In the past year, her research team has published two studies showing clear effects from ozone and PM2.5 at or below the WHO-recommended limits. Such findings raise the stakes for the harm likely to be done by the pollution cocktails in China and elsewhere.
Kulmala, in his Nature article titled “China’s choking cocktail,” says we can expect “chains of chemical reactions” taking place among the multiple pollutants on Chinese smogs. Those reactions, he says, may have unexpected consequences that make conventional regulation of individual pollutants unpredictable and even counterproductive.
“Attempts to control one pollutant can increase the concentration of others,” he warned. For instance, controlling NOx emissions can sometimes result in a tenfold increase in ozone levels in summer, because while some NOx compounds create ozone, others destroy it.
Once pollutants are inhaled, there may be unexpected synergistic health effects, too, according to Joe Mauderly of the Lovelace Respiratory Research Institute in Albuquerque, New Mexico. The synergies may either accelerate or decelerate dangerous biochemical changes.
Researchers in the megacity of Guangzhou in southern China recently published data showing an apparent synergistic effect in the city between nitrogen dioxide (one type of NOx emission) from vehicles emissions and PM10 particulates from coal burning. When either of the pollutants were at high levels, there were more deaths in the city over the subsequent two days, especially cardiovascular deaths. But, most disturbingly, when both pollutants were at high levels, the increased death toll was more than twice as high as for one pollutant. In combination, they “mutually amplify the risk of mortality,” concluded the paper’s lead author, Yuzhou Gu of the Guangzhou Center for Disease Control and Prevention.

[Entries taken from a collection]
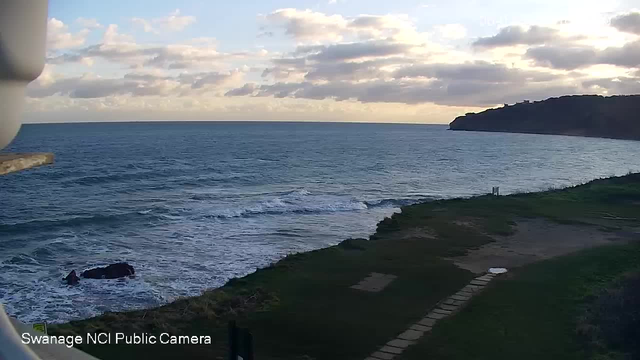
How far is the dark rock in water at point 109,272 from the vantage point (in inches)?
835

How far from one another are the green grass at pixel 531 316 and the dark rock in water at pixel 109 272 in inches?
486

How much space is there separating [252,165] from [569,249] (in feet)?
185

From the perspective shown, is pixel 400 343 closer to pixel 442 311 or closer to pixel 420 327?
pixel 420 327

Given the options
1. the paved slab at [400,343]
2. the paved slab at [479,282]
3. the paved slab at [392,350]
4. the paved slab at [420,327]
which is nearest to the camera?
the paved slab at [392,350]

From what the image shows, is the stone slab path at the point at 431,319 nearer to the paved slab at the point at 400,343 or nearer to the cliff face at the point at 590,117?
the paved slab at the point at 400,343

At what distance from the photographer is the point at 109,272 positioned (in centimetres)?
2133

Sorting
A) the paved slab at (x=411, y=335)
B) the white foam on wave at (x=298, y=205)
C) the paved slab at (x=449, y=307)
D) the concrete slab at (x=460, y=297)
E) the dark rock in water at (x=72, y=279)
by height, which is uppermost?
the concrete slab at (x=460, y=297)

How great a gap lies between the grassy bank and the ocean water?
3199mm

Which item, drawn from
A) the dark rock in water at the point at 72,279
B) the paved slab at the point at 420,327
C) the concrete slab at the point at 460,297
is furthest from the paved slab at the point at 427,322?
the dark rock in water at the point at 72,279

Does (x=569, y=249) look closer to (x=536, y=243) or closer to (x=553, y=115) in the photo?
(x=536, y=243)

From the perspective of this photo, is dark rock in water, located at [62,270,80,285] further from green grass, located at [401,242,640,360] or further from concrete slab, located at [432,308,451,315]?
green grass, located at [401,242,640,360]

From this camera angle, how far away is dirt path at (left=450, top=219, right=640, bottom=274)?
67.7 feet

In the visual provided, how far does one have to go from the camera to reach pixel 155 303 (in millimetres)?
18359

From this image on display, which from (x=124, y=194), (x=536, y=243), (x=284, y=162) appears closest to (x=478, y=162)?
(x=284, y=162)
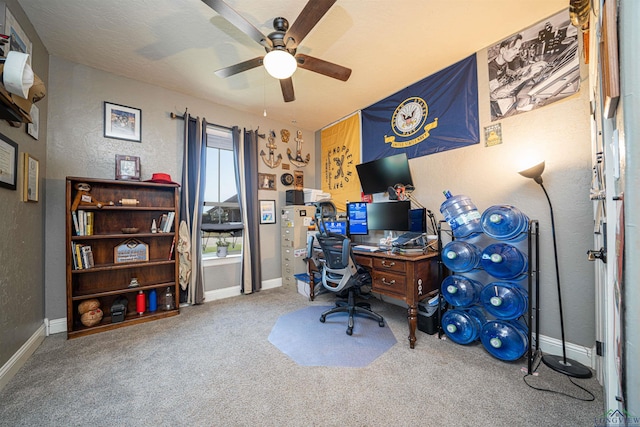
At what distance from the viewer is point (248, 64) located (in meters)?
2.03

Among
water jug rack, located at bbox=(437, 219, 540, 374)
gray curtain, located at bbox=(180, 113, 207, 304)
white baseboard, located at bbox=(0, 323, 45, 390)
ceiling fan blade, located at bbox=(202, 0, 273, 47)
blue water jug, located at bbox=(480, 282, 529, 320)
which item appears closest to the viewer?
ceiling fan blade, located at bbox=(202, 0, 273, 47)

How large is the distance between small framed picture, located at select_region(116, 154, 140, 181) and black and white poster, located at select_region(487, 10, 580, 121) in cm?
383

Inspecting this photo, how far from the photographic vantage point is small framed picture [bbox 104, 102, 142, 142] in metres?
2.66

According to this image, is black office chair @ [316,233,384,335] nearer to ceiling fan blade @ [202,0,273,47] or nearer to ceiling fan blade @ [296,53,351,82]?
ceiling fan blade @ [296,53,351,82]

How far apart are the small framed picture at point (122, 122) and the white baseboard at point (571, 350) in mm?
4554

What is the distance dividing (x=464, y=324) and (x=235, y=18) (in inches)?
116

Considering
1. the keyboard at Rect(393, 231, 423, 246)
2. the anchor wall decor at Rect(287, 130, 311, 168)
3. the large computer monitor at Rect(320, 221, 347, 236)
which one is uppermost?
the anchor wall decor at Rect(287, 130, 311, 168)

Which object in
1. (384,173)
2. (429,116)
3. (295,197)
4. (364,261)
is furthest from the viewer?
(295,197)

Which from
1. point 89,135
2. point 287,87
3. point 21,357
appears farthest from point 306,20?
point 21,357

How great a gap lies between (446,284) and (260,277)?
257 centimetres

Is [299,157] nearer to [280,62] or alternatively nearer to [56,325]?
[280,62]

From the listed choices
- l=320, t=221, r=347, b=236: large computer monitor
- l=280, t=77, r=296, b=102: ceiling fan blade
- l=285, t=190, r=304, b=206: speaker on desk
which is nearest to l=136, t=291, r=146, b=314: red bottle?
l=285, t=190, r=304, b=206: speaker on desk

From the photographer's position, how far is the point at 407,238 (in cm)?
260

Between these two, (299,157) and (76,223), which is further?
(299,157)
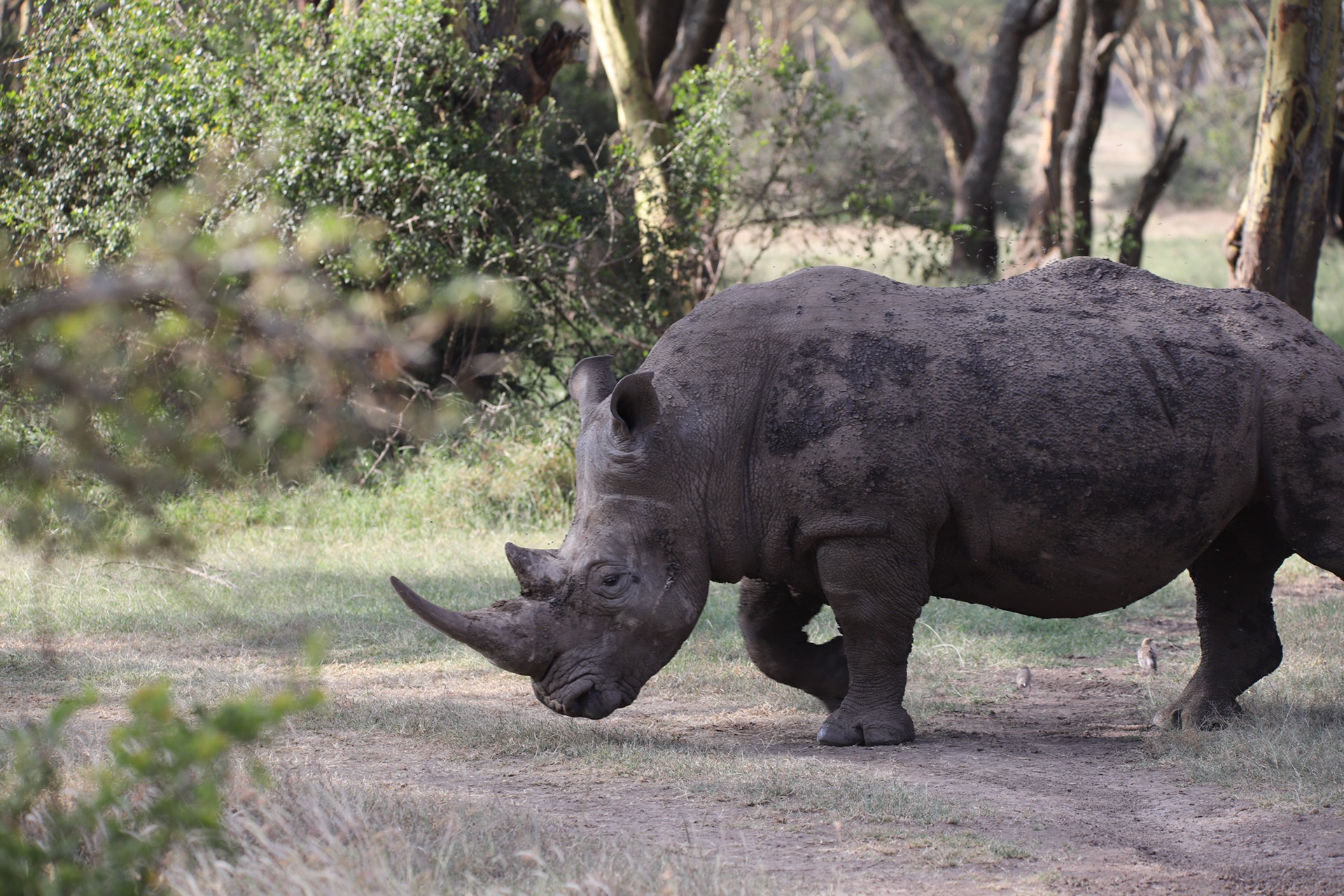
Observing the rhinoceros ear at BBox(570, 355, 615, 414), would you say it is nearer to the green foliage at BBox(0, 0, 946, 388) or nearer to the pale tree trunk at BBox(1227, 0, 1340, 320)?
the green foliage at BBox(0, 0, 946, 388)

Aim of the task: Reproduce the passage from the text on pollution cocktails, starting with "Researchers in the" and going on through "Control and Prevention.".

Written solution:
Researchers in the megacity of Guangzhou in southern China recently published data showing an apparent synergistic effect in the city between nitrogen dioxide (one type of NOx emission) from vehicles emissions and PM10 particulates from coal burning. When either of the pollutants were at high levels, there were more deaths in the city over the subsequent two days, especially cardiovascular deaths. But, most disturbingly, when both pollutants were at high levels, the increased death toll was more than twice as high as for one pollutant. In combination, they “mutually amplify the risk of mortality,” concluded the paper’s lead author, Yuzhou Gu of the Guangzhou Center for Disease Control and Prevention.